OSP ring a bell? Is this supposed to be "news" or some sort of revelation? Lt. Col. Karen Kwiatkowski, who worked for the Office of Special Plans - which is not even mentioned anymore - has been telling us the facts from nearly day one. "It wasn't intelligence — it was propaganda. They'd take a little bit of intelligence, cherry-pick it, make it sound much more exciting, usually by taking it out of context, often by juxtaposition of two pieces of information that don't belong together." "The reason we're in Iraq first off has not honestly been told to the American people; it certainly had nothing to do with the liberation of the Iraqi people. It was never part of the agenda and it's not part of the agenda now." But "we're" still talking about maybes and the need for more "investigations?" Just more smoke and mirror bullshit to ensure no member of the anti-American Bushcult is ever brought to justice for their litany of war crimes and treasonous acts and massive thefts.

I'm with tired of parsing.

I'm with tired of parsing. How does Scotty work this out with the 'not used to deliberately mislead us? I'll agree that I personally was NOT mislead, since I knew they were lying. Still, I'm curious as to how he tries to reconcile this. Meantime, as we've noted before, this is the almost exact same language used as the excuse for Iran. The only difference, (which is a large one) is that Saddam did NOT have any such thing, (and the inspectors were in the process of certifying that). And, Iran actually IS enriching uranium, but for civilian purposes, which they have a legal right to do.
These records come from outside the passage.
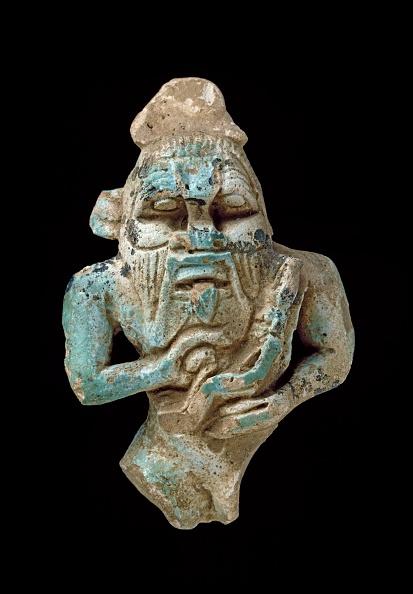 Pendant「Faience Amulet Of Bes Nursing A Horus」:写真・画像(3)[壁紙.com]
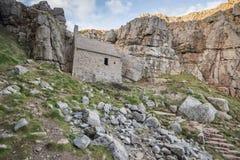 Overweldigend landschapsbeeld van St Govan ` s Kapel op Pemnrokeshire C Royalty-vrije Stock Afbeeldingen
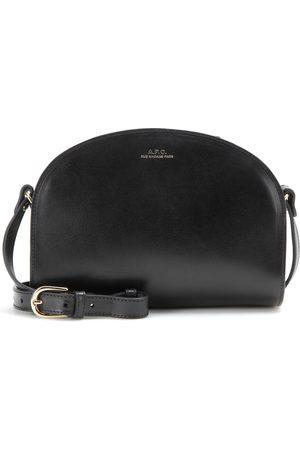 Dames Schoudertassen - A.P.C Demi-Lune leather shoulder bag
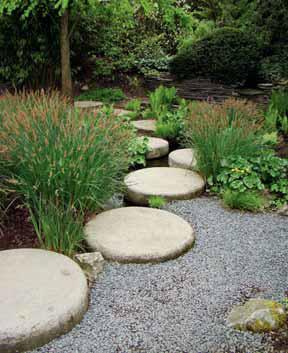 Přechod přes vodu lze řešit betonovými kulatinami nebo deskami; lze použít i valouny, které pokládáme do vody. Pro snadný přechod volíme vzdálenost na délku kroku. Uložení musí být stabilní.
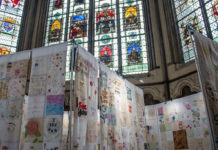 16,000 squares of fabric were held at Westminster Abbey ti support persecuted Christian women. / Open Doors UK.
And, they've got inspectors there as well. Otherwise, the mob hasn't even attempted to change the wording of the accusations. Guess the same ploy was expected to fool everyone the second and third times around.
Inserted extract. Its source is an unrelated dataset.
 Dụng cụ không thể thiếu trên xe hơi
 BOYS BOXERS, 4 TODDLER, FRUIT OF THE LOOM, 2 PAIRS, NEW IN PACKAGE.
I'd love to hear McClellan

I'd love to hear McClellan explain what to me are the directly contradictory statements that WHIG "was not used to "deliberately mislead the public"" and " Contradictory intelligence was largely ignored or simply disregarded." If you (one must assume intentionally, at least in the legal sense of the word) ignore or disregard contradictory intel, what possible purpose could there be other than to mislead?